Always leave enough time in your life to do something that makes you happy, satisfied, or even joyous. That has more of an effect on economic well-being than any other single factor.
– Paul Hawken
Every summer as I’m delighting in the lavish bounty of my garden I promise myself that this time, for sure, I will plant a winter garden and keep the fresh veggies coming. And at some point every January or February I realize that once again the winter garden hasn’t materialized and it’s time to start preparing the plot for spring planting.
This October as I was on the return lap of my road trip I swore that the first thing I was going to do when I got home was to put in that winter garden. No excuses this time.
And then I got home, and the truth hit me. The reason why my best intentions come to naught every fall. It’s because in November, when the summer garden is fading out and the time has come to till the soil and plant winter crops, one has to make a choice: put in that winter garden…or make one’s house shiny clean and nice for the holidays.
I love the holidays. The holidays merit a shiny clean house. I also have two young children, and that house ain’t going to scrub itself.
So I got to cleaning. But I couldn’t bring myself to let go of the winter garden idea. I realized that what I need is a set of raised beds near the house, dedicated solely to stuff like lettuce and broccoli and cabbage and stuff that will grow year-round here.
Not having time to build these raised beds at the moment (see holidays and housecleaning, above), I opted for a quick fix. I picked up the biggest plastic pot I could find at Home Depot (24″ diameter), set it up out of reach of the dogs (on a couple of old truck tires; effective if not terribly pretty), filled it full of organic potting soil and seeded it liberally with radishes, broccoli, carrots and several varieties of lettuce. I just mixed everything together; there’s no “radish section” or “lettuce section.” I figure I can eat all the thinnings and end up with a handful of adult plants spread evenly around the pot. The carrots are experimental: I’m not sure if carrots will grow in the winter here and this seems like a good way to find out.
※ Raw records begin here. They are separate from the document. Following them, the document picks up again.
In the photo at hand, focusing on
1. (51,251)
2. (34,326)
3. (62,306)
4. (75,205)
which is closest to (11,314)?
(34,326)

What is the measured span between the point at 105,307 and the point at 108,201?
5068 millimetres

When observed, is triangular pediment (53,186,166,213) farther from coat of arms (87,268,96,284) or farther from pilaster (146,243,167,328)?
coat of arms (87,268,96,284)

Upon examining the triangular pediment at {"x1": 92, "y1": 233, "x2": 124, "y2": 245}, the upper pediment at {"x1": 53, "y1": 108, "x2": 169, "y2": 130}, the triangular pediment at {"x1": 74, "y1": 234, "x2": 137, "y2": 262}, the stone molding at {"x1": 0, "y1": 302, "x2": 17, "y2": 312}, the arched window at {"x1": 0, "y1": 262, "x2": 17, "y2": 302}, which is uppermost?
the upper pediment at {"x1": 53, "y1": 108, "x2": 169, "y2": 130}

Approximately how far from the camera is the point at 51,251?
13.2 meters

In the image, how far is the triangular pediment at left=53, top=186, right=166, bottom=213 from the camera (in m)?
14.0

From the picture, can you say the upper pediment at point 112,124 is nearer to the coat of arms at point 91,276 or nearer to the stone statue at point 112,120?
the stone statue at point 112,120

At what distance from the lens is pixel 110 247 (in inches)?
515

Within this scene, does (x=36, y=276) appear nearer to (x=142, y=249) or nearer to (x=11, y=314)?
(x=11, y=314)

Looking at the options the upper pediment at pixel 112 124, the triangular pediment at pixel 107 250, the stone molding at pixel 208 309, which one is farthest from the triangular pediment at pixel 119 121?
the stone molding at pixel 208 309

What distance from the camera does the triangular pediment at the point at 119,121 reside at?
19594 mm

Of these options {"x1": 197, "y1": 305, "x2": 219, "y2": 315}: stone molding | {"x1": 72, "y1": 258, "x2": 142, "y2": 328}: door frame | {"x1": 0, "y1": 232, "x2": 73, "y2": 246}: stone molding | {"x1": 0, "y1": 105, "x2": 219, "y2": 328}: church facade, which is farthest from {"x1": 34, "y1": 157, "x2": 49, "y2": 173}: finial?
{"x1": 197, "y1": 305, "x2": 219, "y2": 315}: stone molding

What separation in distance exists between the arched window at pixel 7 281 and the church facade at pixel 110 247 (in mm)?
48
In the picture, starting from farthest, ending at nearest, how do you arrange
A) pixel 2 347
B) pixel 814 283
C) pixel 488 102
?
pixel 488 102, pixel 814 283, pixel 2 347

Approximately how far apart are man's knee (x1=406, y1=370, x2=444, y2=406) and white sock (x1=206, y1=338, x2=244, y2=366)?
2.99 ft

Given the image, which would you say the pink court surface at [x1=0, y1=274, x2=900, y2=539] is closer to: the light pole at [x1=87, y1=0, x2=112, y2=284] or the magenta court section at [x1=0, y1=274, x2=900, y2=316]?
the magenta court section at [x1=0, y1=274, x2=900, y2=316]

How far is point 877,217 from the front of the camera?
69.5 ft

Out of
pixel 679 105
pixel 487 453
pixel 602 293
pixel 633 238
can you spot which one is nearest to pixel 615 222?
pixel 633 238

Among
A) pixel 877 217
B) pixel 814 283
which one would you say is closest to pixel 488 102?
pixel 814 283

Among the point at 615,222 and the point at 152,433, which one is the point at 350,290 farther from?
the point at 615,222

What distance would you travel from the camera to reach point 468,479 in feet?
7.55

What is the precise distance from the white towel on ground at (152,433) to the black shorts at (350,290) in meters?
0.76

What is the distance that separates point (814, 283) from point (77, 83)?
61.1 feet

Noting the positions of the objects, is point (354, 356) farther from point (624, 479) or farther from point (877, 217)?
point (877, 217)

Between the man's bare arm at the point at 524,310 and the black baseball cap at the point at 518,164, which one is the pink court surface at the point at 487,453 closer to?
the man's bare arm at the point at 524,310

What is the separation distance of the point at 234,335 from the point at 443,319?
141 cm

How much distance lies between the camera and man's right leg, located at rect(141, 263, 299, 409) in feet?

I want to take a moment to sing the praises of Hybrid Packman broccoli. This variety not only has a mild, delicious flavor, it also has the wonderful habit of growing nearly full-size heads to replace the ones you harvest — over and over, for as long as the plant lasts. I have broccoli in my garden right now that I planted last spring, that are still producing beautiful heads! So even if I only have room for one adult broccoli plant in my little winter garden this year, it should still produce a satisfactory amount of edible goodness.
As for the lettuce, once it’s big enough I like to harvest it by the leaf rather than by the head, so one plant of each variety should provide many salads. The only variety I’ve had any luck with in my summer garden is Romaine, but for the cooler weather I’m trying a few different kinds to see how they do.
I also like Cherry Belle radishes and Tendersweet carrots. I didn’t plant cabbage this fall because of space constraints, but as my winter garden setup grows I’ll be adding both green and red varieties.
I’m pretty excited about the prospect of year-round fresh-picked goodies, but experience tells me that these things rarely work out exactly as planned. I’m eager to see what thrives and what doesn’t in my little miniature garden.